Needless to say, I’m rooting for Unbroken for a lot of reasons.
WHY DON’T YOU PLAY IN HELL?
No date set
Yakuza send-up gone mad, Why Don’t You Play in Hell? follows a gangster who wants his gang war revenge on film, starring his daughter, and done before his wife gets out of prison. Because why not?
Japan might have the best film industry in terms of skewering its own genre standards. That’s a fancy way of saying they make the best comedies. This doesn’t mean every one is a hit, but I’ve heard good things about Why Don’t You Play in Hell? and the trailer hints at a movie that knows precisely the overbloodied gangster movie tropes it wants to lampoon.
DYING OF THE LIGHT
December 5
When you click on a trailer with Nicolas Cage’s name attached, you’re already thinking “Worst Trailer of the Week.” And Dying of the Light certainly starts out with that potential. As it develops, though, you start to see where it could go and it’s another Nicolas (Nicolas Winding Refn, in this case) that makes me view the trailer through another filter. The writer-director of Drive and Only God Forgives is producing, with hit-or-miss writer-director Paul Schrader, well, writing and directing this time out.
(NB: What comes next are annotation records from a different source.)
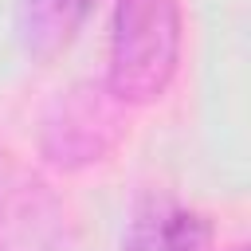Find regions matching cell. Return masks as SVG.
Returning <instances> with one entry per match:
<instances>
[{"instance_id": "cell-6", "label": "cell", "mask_w": 251, "mask_h": 251, "mask_svg": "<svg viewBox=\"0 0 251 251\" xmlns=\"http://www.w3.org/2000/svg\"><path fill=\"white\" fill-rule=\"evenodd\" d=\"M231 251H243V247H231Z\"/></svg>"}, {"instance_id": "cell-4", "label": "cell", "mask_w": 251, "mask_h": 251, "mask_svg": "<svg viewBox=\"0 0 251 251\" xmlns=\"http://www.w3.org/2000/svg\"><path fill=\"white\" fill-rule=\"evenodd\" d=\"M122 251H216V227L196 208L149 200L129 220Z\"/></svg>"}, {"instance_id": "cell-2", "label": "cell", "mask_w": 251, "mask_h": 251, "mask_svg": "<svg viewBox=\"0 0 251 251\" xmlns=\"http://www.w3.org/2000/svg\"><path fill=\"white\" fill-rule=\"evenodd\" d=\"M126 110L106 82H75L55 94L39 122V153L55 169H86L106 161L126 137Z\"/></svg>"}, {"instance_id": "cell-3", "label": "cell", "mask_w": 251, "mask_h": 251, "mask_svg": "<svg viewBox=\"0 0 251 251\" xmlns=\"http://www.w3.org/2000/svg\"><path fill=\"white\" fill-rule=\"evenodd\" d=\"M67 247V208L24 169L12 153L0 149V251H63Z\"/></svg>"}, {"instance_id": "cell-5", "label": "cell", "mask_w": 251, "mask_h": 251, "mask_svg": "<svg viewBox=\"0 0 251 251\" xmlns=\"http://www.w3.org/2000/svg\"><path fill=\"white\" fill-rule=\"evenodd\" d=\"M94 4L98 0H16V31L24 51L39 63L55 59L63 47H71Z\"/></svg>"}, {"instance_id": "cell-1", "label": "cell", "mask_w": 251, "mask_h": 251, "mask_svg": "<svg viewBox=\"0 0 251 251\" xmlns=\"http://www.w3.org/2000/svg\"><path fill=\"white\" fill-rule=\"evenodd\" d=\"M184 8L180 0H118L110 24L106 86L122 106L157 102L180 67Z\"/></svg>"}]
</instances>
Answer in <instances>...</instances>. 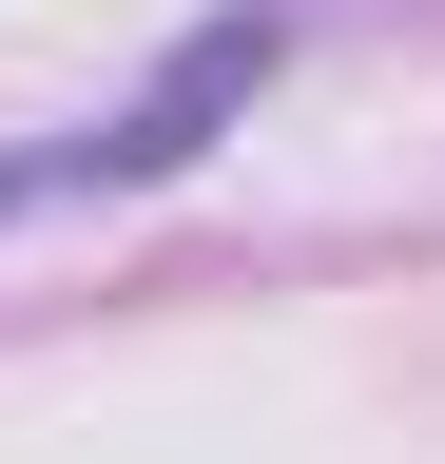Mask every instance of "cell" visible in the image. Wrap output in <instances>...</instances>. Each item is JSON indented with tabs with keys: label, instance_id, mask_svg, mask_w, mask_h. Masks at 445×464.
I'll return each mask as SVG.
<instances>
[{
	"label": "cell",
	"instance_id": "cell-1",
	"mask_svg": "<svg viewBox=\"0 0 445 464\" xmlns=\"http://www.w3.org/2000/svg\"><path fill=\"white\" fill-rule=\"evenodd\" d=\"M271 58H291V20H271V0L194 20V39L155 58L117 116H97V194H136V174H194V155H213V116H252V78H271Z\"/></svg>",
	"mask_w": 445,
	"mask_h": 464
},
{
	"label": "cell",
	"instance_id": "cell-2",
	"mask_svg": "<svg viewBox=\"0 0 445 464\" xmlns=\"http://www.w3.org/2000/svg\"><path fill=\"white\" fill-rule=\"evenodd\" d=\"M39 194H97V136H59V155H0V213H39Z\"/></svg>",
	"mask_w": 445,
	"mask_h": 464
}]
</instances>
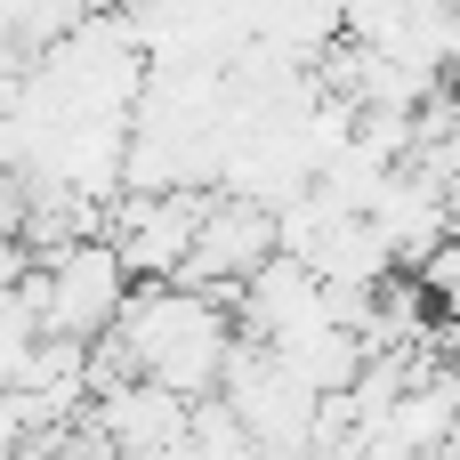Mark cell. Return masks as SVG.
I'll list each match as a JSON object with an SVG mask.
<instances>
[{
	"mask_svg": "<svg viewBox=\"0 0 460 460\" xmlns=\"http://www.w3.org/2000/svg\"><path fill=\"white\" fill-rule=\"evenodd\" d=\"M24 299H32V315H40V340L89 348V340L113 332V315H121V299H129V267L113 259L105 234H81V243L49 251V267L24 275Z\"/></svg>",
	"mask_w": 460,
	"mask_h": 460,
	"instance_id": "cell-2",
	"label": "cell"
},
{
	"mask_svg": "<svg viewBox=\"0 0 460 460\" xmlns=\"http://www.w3.org/2000/svg\"><path fill=\"white\" fill-rule=\"evenodd\" d=\"M412 283H420L437 307H453V315H460V234H445V243H437V251L412 267Z\"/></svg>",
	"mask_w": 460,
	"mask_h": 460,
	"instance_id": "cell-3",
	"label": "cell"
},
{
	"mask_svg": "<svg viewBox=\"0 0 460 460\" xmlns=\"http://www.w3.org/2000/svg\"><path fill=\"white\" fill-rule=\"evenodd\" d=\"M113 348L129 356L137 380L170 388L178 404H202L226 380L234 323H226V299H202L194 283H129L113 315Z\"/></svg>",
	"mask_w": 460,
	"mask_h": 460,
	"instance_id": "cell-1",
	"label": "cell"
}]
</instances>
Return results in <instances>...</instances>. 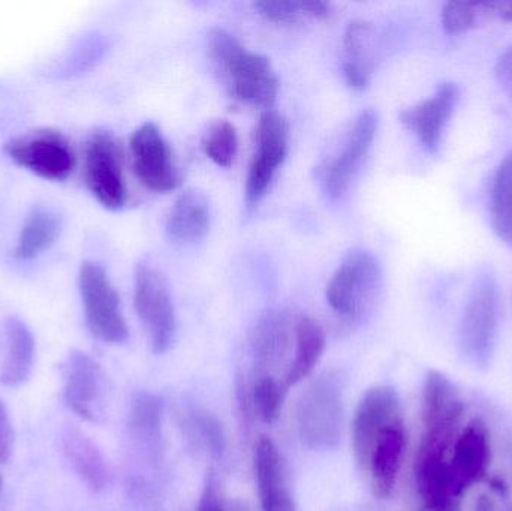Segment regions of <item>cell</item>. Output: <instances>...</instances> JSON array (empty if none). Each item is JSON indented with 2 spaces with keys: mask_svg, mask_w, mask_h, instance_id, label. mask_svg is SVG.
<instances>
[{
  "mask_svg": "<svg viewBox=\"0 0 512 511\" xmlns=\"http://www.w3.org/2000/svg\"><path fill=\"white\" fill-rule=\"evenodd\" d=\"M475 511H495V504L489 497H480L475 504Z\"/></svg>",
  "mask_w": 512,
  "mask_h": 511,
  "instance_id": "8d00e7d4",
  "label": "cell"
},
{
  "mask_svg": "<svg viewBox=\"0 0 512 511\" xmlns=\"http://www.w3.org/2000/svg\"><path fill=\"white\" fill-rule=\"evenodd\" d=\"M6 155L24 170L50 182H63L75 168L74 150L59 132L44 129L5 144Z\"/></svg>",
  "mask_w": 512,
  "mask_h": 511,
  "instance_id": "9c48e42d",
  "label": "cell"
},
{
  "mask_svg": "<svg viewBox=\"0 0 512 511\" xmlns=\"http://www.w3.org/2000/svg\"><path fill=\"white\" fill-rule=\"evenodd\" d=\"M490 221L498 239L512 249V150L504 156L493 176Z\"/></svg>",
  "mask_w": 512,
  "mask_h": 511,
  "instance_id": "d4e9b609",
  "label": "cell"
},
{
  "mask_svg": "<svg viewBox=\"0 0 512 511\" xmlns=\"http://www.w3.org/2000/svg\"><path fill=\"white\" fill-rule=\"evenodd\" d=\"M496 78L505 92L512 95V45L499 57L495 68Z\"/></svg>",
  "mask_w": 512,
  "mask_h": 511,
  "instance_id": "836d02e7",
  "label": "cell"
},
{
  "mask_svg": "<svg viewBox=\"0 0 512 511\" xmlns=\"http://www.w3.org/2000/svg\"><path fill=\"white\" fill-rule=\"evenodd\" d=\"M490 459L492 447L489 429L483 420H471L454 441L453 455L450 458L451 470L456 479L469 489L487 476Z\"/></svg>",
  "mask_w": 512,
  "mask_h": 511,
  "instance_id": "e0dca14e",
  "label": "cell"
},
{
  "mask_svg": "<svg viewBox=\"0 0 512 511\" xmlns=\"http://www.w3.org/2000/svg\"><path fill=\"white\" fill-rule=\"evenodd\" d=\"M60 234V221L56 213L44 207H36L27 216L21 227L14 257L27 261L47 251Z\"/></svg>",
  "mask_w": 512,
  "mask_h": 511,
  "instance_id": "cb8c5ba5",
  "label": "cell"
},
{
  "mask_svg": "<svg viewBox=\"0 0 512 511\" xmlns=\"http://www.w3.org/2000/svg\"><path fill=\"white\" fill-rule=\"evenodd\" d=\"M12 447H14V429H12L8 411H6L3 402L0 401V462L2 464H5L11 458Z\"/></svg>",
  "mask_w": 512,
  "mask_h": 511,
  "instance_id": "d6a6232c",
  "label": "cell"
},
{
  "mask_svg": "<svg viewBox=\"0 0 512 511\" xmlns=\"http://www.w3.org/2000/svg\"><path fill=\"white\" fill-rule=\"evenodd\" d=\"M66 453L78 476L93 491H101L108 482V470L99 450L80 434L66 438Z\"/></svg>",
  "mask_w": 512,
  "mask_h": 511,
  "instance_id": "484cf974",
  "label": "cell"
},
{
  "mask_svg": "<svg viewBox=\"0 0 512 511\" xmlns=\"http://www.w3.org/2000/svg\"><path fill=\"white\" fill-rule=\"evenodd\" d=\"M499 287L490 273L475 281L466 306L460 338L466 353L477 363L489 362L499 326Z\"/></svg>",
  "mask_w": 512,
  "mask_h": 511,
  "instance_id": "8fae6325",
  "label": "cell"
},
{
  "mask_svg": "<svg viewBox=\"0 0 512 511\" xmlns=\"http://www.w3.org/2000/svg\"><path fill=\"white\" fill-rule=\"evenodd\" d=\"M295 353L283 378V387L291 389L309 377L325 350L324 329L309 317H298L294 323Z\"/></svg>",
  "mask_w": 512,
  "mask_h": 511,
  "instance_id": "7402d4cb",
  "label": "cell"
},
{
  "mask_svg": "<svg viewBox=\"0 0 512 511\" xmlns=\"http://www.w3.org/2000/svg\"><path fill=\"white\" fill-rule=\"evenodd\" d=\"M198 511H224V501H222L221 491H219V482L213 471L207 473L200 503H198Z\"/></svg>",
  "mask_w": 512,
  "mask_h": 511,
  "instance_id": "1f68e13d",
  "label": "cell"
},
{
  "mask_svg": "<svg viewBox=\"0 0 512 511\" xmlns=\"http://www.w3.org/2000/svg\"><path fill=\"white\" fill-rule=\"evenodd\" d=\"M459 84L444 81L430 98L405 108L399 114L400 123L417 135L427 152L438 153L445 128L460 101Z\"/></svg>",
  "mask_w": 512,
  "mask_h": 511,
  "instance_id": "9a60e30c",
  "label": "cell"
},
{
  "mask_svg": "<svg viewBox=\"0 0 512 511\" xmlns=\"http://www.w3.org/2000/svg\"><path fill=\"white\" fill-rule=\"evenodd\" d=\"M289 126L276 110L259 117L255 134V152L246 177L245 200L249 210L255 209L273 185L277 171L288 155Z\"/></svg>",
  "mask_w": 512,
  "mask_h": 511,
  "instance_id": "8992f818",
  "label": "cell"
},
{
  "mask_svg": "<svg viewBox=\"0 0 512 511\" xmlns=\"http://www.w3.org/2000/svg\"><path fill=\"white\" fill-rule=\"evenodd\" d=\"M129 144L135 176L147 189L165 194L180 185L173 150L155 123H143L135 129Z\"/></svg>",
  "mask_w": 512,
  "mask_h": 511,
  "instance_id": "7c38bea8",
  "label": "cell"
},
{
  "mask_svg": "<svg viewBox=\"0 0 512 511\" xmlns=\"http://www.w3.org/2000/svg\"><path fill=\"white\" fill-rule=\"evenodd\" d=\"M463 414L465 404L450 378L435 369L427 372L423 384L424 432H459Z\"/></svg>",
  "mask_w": 512,
  "mask_h": 511,
  "instance_id": "ac0fdd59",
  "label": "cell"
},
{
  "mask_svg": "<svg viewBox=\"0 0 512 511\" xmlns=\"http://www.w3.org/2000/svg\"><path fill=\"white\" fill-rule=\"evenodd\" d=\"M255 11L271 23L289 24L303 15L301 3L292 0H261L254 3Z\"/></svg>",
  "mask_w": 512,
  "mask_h": 511,
  "instance_id": "4dcf8cb0",
  "label": "cell"
},
{
  "mask_svg": "<svg viewBox=\"0 0 512 511\" xmlns=\"http://www.w3.org/2000/svg\"><path fill=\"white\" fill-rule=\"evenodd\" d=\"M212 212L203 192L188 189L174 201L167 216L165 233L171 242L179 245H195L206 239L210 230Z\"/></svg>",
  "mask_w": 512,
  "mask_h": 511,
  "instance_id": "d6986e66",
  "label": "cell"
},
{
  "mask_svg": "<svg viewBox=\"0 0 512 511\" xmlns=\"http://www.w3.org/2000/svg\"><path fill=\"white\" fill-rule=\"evenodd\" d=\"M379 116L373 108L361 111L346 134L342 149L322 168V188L330 200H340L351 188L378 134Z\"/></svg>",
  "mask_w": 512,
  "mask_h": 511,
  "instance_id": "30bf717a",
  "label": "cell"
},
{
  "mask_svg": "<svg viewBox=\"0 0 512 511\" xmlns=\"http://www.w3.org/2000/svg\"><path fill=\"white\" fill-rule=\"evenodd\" d=\"M285 392L283 384L277 383L270 375L258 378L254 387V405L256 414L262 422L267 425L277 422L282 411Z\"/></svg>",
  "mask_w": 512,
  "mask_h": 511,
  "instance_id": "83f0119b",
  "label": "cell"
},
{
  "mask_svg": "<svg viewBox=\"0 0 512 511\" xmlns=\"http://www.w3.org/2000/svg\"><path fill=\"white\" fill-rule=\"evenodd\" d=\"M298 434L313 450L339 446L343 426L342 384L333 375L318 378L301 396L297 408Z\"/></svg>",
  "mask_w": 512,
  "mask_h": 511,
  "instance_id": "3957f363",
  "label": "cell"
},
{
  "mask_svg": "<svg viewBox=\"0 0 512 511\" xmlns=\"http://www.w3.org/2000/svg\"><path fill=\"white\" fill-rule=\"evenodd\" d=\"M134 305L153 353H167L176 339V309L167 281L149 264H138L135 270Z\"/></svg>",
  "mask_w": 512,
  "mask_h": 511,
  "instance_id": "5b68a950",
  "label": "cell"
},
{
  "mask_svg": "<svg viewBox=\"0 0 512 511\" xmlns=\"http://www.w3.org/2000/svg\"><path fill=\"white\" fill-rule=\"evenodd\" d=\"M415 480L418 494L430 511H459L468 491L454 476L444 450L418 449Z\"/></svg>",
  "mask_w": 512,
  "mask_h": 511,
  "instance_id": "5bb4252c",
  "label": "cell"
},
{
  "mask_svg": "<svg viewBox=\"0 0 512 511\" xmlns=\"http://www.w3.org/2000/svg\"><path fill=\"white\" fill-rule=\"evenodd\" d=\"M207 48L231 98L264 111L273 108L279 93V78L267 57L249 51L219 27L210 32Z\"/></svg>",
  "mask_w": 512,
  "mask_h": 511,
  "instance_id": "6da1fadb",
  "label": "cell"
},
{
  "mask_svg": "<svg viewBox=\"0 0 512 511\" xmlns=\"http://www.w3.org/2000/svg\"><path fill=\"white\" fill-rule=\"evenodd\" d=\"M300 3L303 17L325 18L330 14V3L321 2V0H307Z\"/></svg>",
  "mask_w": 512,
  "mask_h": 511,
  "instance_id": "e575fe53",
  "label": "cell"
},
{
  "mask_svg": "<svg viewBox=\"0 0 512 511\" xmlns=\"http://www.w3.org/2000/svg\"><path fill=\"white\" fill-rule=\"evenodd\" d=\"M239 138L233 123L218 120L210 126L203 138V150L207 158L219 167H230L236 159Z\"/></svg>",
  "mask_w": 512,
  "mask_h": 511,
  "instance_id": "4316f807",
  "label": "cell"
},
{
  "mask_svg": "<svg viewBox=\"0 0 512 511\" xmlns=\"http://www.w3.org/2000/svg\"><path fill=\"white\" fill-rule=\"evenodd\" d=\"M484 3L448 2L441 12L442 27L448 35H460L477 27Z\"/></svg>",
  "mask_w": 512,
  "mask_h": 511,
  "instance_id": "f1b7e54d",
  "label": "cell"
},
{
  "mask_svg": "<svg viewBox=\"0 0 512 511\" xmlns=\"http://www.w3.org/2000/svg\"><path fill=\"white\" fill-rule=\"evenodd\" d=\"M6 354L0 381L6 387H18L32 374L36 344L24 321L9 317L5 324Z\"/></svg>",
  "mask_w": 512,
  "mask_h": 511,
  "instance_id": "44dd1931",
  "label": "cell"
},
{
  "mask_svg": "<svg viewBox=\"0 0 512 511\" xmlns=\"http://www.w3.org/2000/svg\"><path fill=\"white\" fill-rule=\"evenodd\" d=\"M65 401L81 419L99 423L105 416L108 384L104 369L89 354L72 351L65 363Z\"/></svg>",
  "mask_w": 512,
  "mask_h": 511,
  "instance_id": "4fadbf2b",
  "label": "cell"
},
{
  "mask_svg": "<svg viewBox=\"0 0 512 511\" xmlns=\"http://www.w3.org/2000/svg\"><path fill=\"white\" fill-rule=\"evenodd\" d=\"M86 185L99 204L108 210H120L128 201L123 153L110 132L90 135L84 156Z\"/></svg>",
  "mask_w": 512,
  "mask_h": 511,
  "instance_id": "ba28073f",
  "label": "cell"
},
{
  "mask_svg": "<svg viewBox=\"0 0 512 511\" xmlns=\"http://www.w3.org/2000/svg\"><path fill=\"white\" fill-rule=\"evenodd\" d=\"M162 411L158 399L150 395H143L135 401L132 411L134 428L146 435H155L159 431Z\"/></svg>",
  "mask_w": 512,
  "mask_h": 511,
  "instance_id": "f546056e",
  "label": "cell"
},
{
  "mask_svg": "<svg viewBox=\"0 0 512 511\" xmlns=\"http://www.w3.org/2000/svg\"><path fill=\"white\" fill-rule=\"evenodd\" d=\"M78 288L89 332L105 344H123L129 336L128 324L123 317L119 293L104 267L92 261L83 263L78 273Z\"/></svg>",
  "mask_w": 512,
  "mask_h": 511,
  "instance_id": "277c9868",
  "label": "cell"
},
{
  "mask_svg": "<svg viewBox=\"0 0 512 511\" xmlns=\"http://www.w3.org/2000/svg\"><path fill=\"white\" fill-rule=\"evenodd\" d=\"M382 267L372 252L354 249L346 254L327 285L328 306L345 321L369 314L382 290Z\"/></svg>",
  "mask_w": 512,
  "mask_h": 511,
  "instance_id": "7a4b0ae2",
  "label": "cell"
},
{
  "mask_svg": "<svg viewBox=\"0 0 512 511\" xmlns=\"http://www.w3.org/2000/svg\"><path fill=\"white\" fill-rule=\"evenodd\" d=\"M342 72L351 89L363 90L369 86L375 69V27L364 20L349 23L343 38Z\"/></svg>",
  "mask_w": 512,
  "mask_h": 511,
  "instance_id": "ffe728a7",
  "label": "cell"
},
{
  "mask_svg": "<svg viewBox=\"0 0 512 511\" xmlns=\"http://www.w3.org/2000/svg\"><path fill=\"white\" fill-rule=\"evenodd\" d=\"M493 14L498 15L507 23H512V0H499V2H490Z\"/></svg>",
  "mask_w": 512,
  "mask_h": 511,
  "instance_id": "d590c367",
  "label": "cell"
},
{
  "mask_svg": "<svg viewBox=\"0 0 512 511\" xmlns=\"http://www.w3.org/2000/svg\"><path fill=\"white\" fill-rule=\"evenodd\" d=\"M352 447L358 467L369 477L376 497L382 500L391 497L405 456L406 432L403 417L382 426L366 440Z\"/></svg>",
  "mask_w": 512,
  "mask_h": 511,
  "instance_id": "52a82bcc",
  "label": "cell"
},
{
  "mask_svg": "<svg viewBox=\"0 0 512 511\" xmlns=\"http://www.w3.org/2000/svg\"><path fill=\"white\" fill-rule=\"evenodd\" d=\"M255 479L261 511H295L282 453L268 437L256 444Z\"/></svg>",
  "mask_w": 512,
  "mask_h": 511,
  "instance_id": "2e32d148",
  "label": "cell"
},
{
  "mask_svg": "<svg viewBox=\"0 0 512 511\" xmlns=\"http://www.w3.org/2000/svg\"><path fill=\"white\" fill-rule=\"evenodd\" d=\"M291 323L279 311H268L256 321L251 332V348L256 363L262 368L279 362L291 338Z\"/></svg>",
  "mask_w": 512,
  "mask_h": 511,
  "instance_id": "603a6c76",
  "label": "cell"
}]
</instances>
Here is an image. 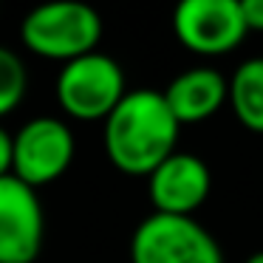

His last film was the execrable The Canyons, a movie so wretched I broke out the word ‘execrable’ to describe it. A Bret Easton Ellis performance art project starring Lindsay Lohan, porn star James Deen, and in which the movie itself was secondary, Schrader was the hapless director used in a Producers-like plot to create the perfect modern train wreck. Ellis’s success was contingent on Schrader’s failure, but that doesn’t mean Schrader should be forgiven his directorial decisions on The Canyons.
All this is a way of saying Dying of the Light is a high-risk, moderate-reward kind of venture. I have more confidence in Winding Refn to get something good out of Schrader than Ellis, and the trailer surprised me by looking like something I’d watch. Given the amount of crap I give Nicolas Cage (despite honestly liking him in many roles), it’s nice to highlight a performance of his with true potential.
Worst Trailer of the Week:
SEX ED
Haley Joel Osment! Jokes about this Internet thing! Crappy comedies about lazy-ass guys whose lazy-assitude is rewarded with beautiful women just because that’s the way the world works, right?
It’s like the early 2000s all over again.
He gets drunk and throws up on someone! I’ve never seen that before! Look, when even Steve Zahn moved past this stuff, it really should’ve signaled the end, guys. Please don’t make Haley Joel Osment our new Steve Zahn.